[Records from a dataset]
--- START ---

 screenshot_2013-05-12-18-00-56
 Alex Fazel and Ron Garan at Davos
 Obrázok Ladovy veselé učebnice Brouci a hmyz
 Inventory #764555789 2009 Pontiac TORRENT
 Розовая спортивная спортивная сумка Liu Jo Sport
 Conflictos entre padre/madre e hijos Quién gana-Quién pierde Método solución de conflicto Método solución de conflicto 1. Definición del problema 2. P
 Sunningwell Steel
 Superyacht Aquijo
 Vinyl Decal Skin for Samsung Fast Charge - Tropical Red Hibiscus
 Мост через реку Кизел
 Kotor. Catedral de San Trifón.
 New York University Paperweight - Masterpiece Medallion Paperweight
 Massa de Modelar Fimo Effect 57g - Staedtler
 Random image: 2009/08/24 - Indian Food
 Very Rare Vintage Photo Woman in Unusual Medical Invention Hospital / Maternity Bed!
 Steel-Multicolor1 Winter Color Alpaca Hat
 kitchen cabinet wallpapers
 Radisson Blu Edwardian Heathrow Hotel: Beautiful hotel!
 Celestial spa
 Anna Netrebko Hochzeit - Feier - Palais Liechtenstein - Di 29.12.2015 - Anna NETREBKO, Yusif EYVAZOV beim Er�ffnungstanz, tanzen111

--- END ---

> _WHAT IS EXPECTED_: Among the lines above, find those with the word "Steel" and list them.

> _SOLUTION TO THIS EXERCISE_:
 Sunningwell Steel
 Steel-Multicolor1 Winter Color Alpaca Hat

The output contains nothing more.